Researchers have outlined a 6-item risk stratification tool that successfully predicted the likelihood that patients with diabetes will have a hypoglycemia-related emergency department visit or hospital admission.
Researchers have outlined a 6-item risk stratification tool that successfully predicted the likelihood that patients with diabetes will have a hypoglycemia-related emergency department (ED) visit or hospital admission.
According to the study, published in JAMA Internal Medicine, interventions to prevent costly episodes of hypoglycemia have been developed, but are difficult to target and apply to appropriate populations with type 2 diabetes. Using a prospective model, researchers developed and tested a risk prediction tool using hypoglycemia risk factors that could be found in electronic health records (EHRs).
Beginning with 156 potential hypoglycemia predictors, the study authors narrowed their tool to use 6 of the factors: total number of prior hypoglycemia-related ED or hospital utilization events, number of total ED encounters in prior 12 months, insulin use, sulfonylurea use, severe or end-stage kidney disease, and age younger than 77 years. The responses for these variables were then combined to yield an estimate of the risk of hypoglycemia-related utilization in the next year, classified as high (>5%), intermediate (1% to 5%), or low (<1%).

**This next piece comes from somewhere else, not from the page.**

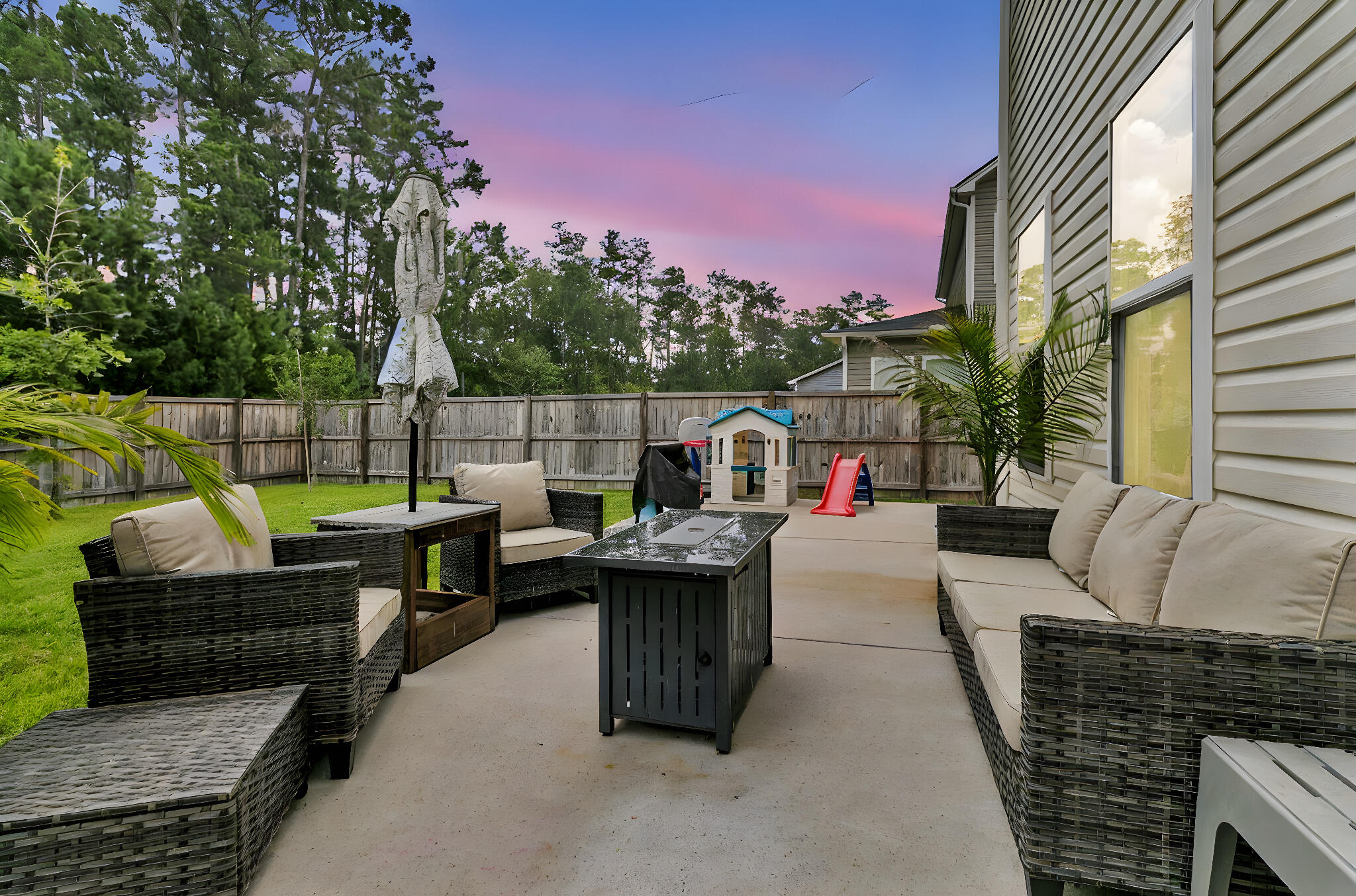 Summerville, South Carolina, 29486, United States, 4 Bedrooms Bedrooms, ,4 BathroomsBathrooms,Residential,For Sale,2005270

The tool was then tested for its discrimination ability in 3 samples of patients with diabetes (1 internal within the Kaiser Permanente Northern California health plan and 2 external samples). There were no significant differences between predicted and observed hypoglycemia risk among the internal validation sample. Specifically, it categorized 2% of these patients as high risk, 10.7% as intermediate, and 87.3% as low; the 12-month rates of hypoglycemia-related utilization in these groups were 6.7%, 1.4%, and 0.2%, respectively.
The tool also showed good discrimination in the external validation samples. Additionally, patients classified as high risk were 5 times more likely to report a severe hypoglycemic episode where they necessitated assistance compared with those considered low risk (49.7% vs 9.2%; P <.001).
Because this tool uses data commonly found in EHRs, it does not require patient input and thus “offers an efficient, low-cost approach for identifying patients for targeted interventions to reduce their risk of hypoglycemia,” according to the study authors. Such interventions could include medication monitoring and conversations about behavioral hypoglycemia risk factors.
Less rigorous interventions could be utilized to target the patients considered to be at intermediate risk. Besides its potential uses in clinical settings, researchers could also use such a tool to include or exclude potential study participants based on their risk for hypoglycemia-related utilization.
The study authors wrote that further studies will be “needed to evaluate whether and how implementation of this hypoglycemia risk stratification tool may influence clinician behavior, patient decision making, drug safety, and hypoglycemia incidence.”
According to a press release from Kaiser Permanente, which provided the internal sample of patients and employs some of the study authors, public and private healthcare stakeholders like CMS and the Mayo Clinic are interested in using the risk stratification tool to raise hypoglycemia awareness and potentially prevent future hypoglycemia episodes for at-risk patients.
“This work is an example of how federal agencies can work with private researchers to reduce preventable adverse drug events,” said John Whyte, MD, MPH, director of Professional Affairs and Stakeholder Engagement for the FDA, in the press statement. The FDA had funded the tool’s development under its Safe Use Initiative.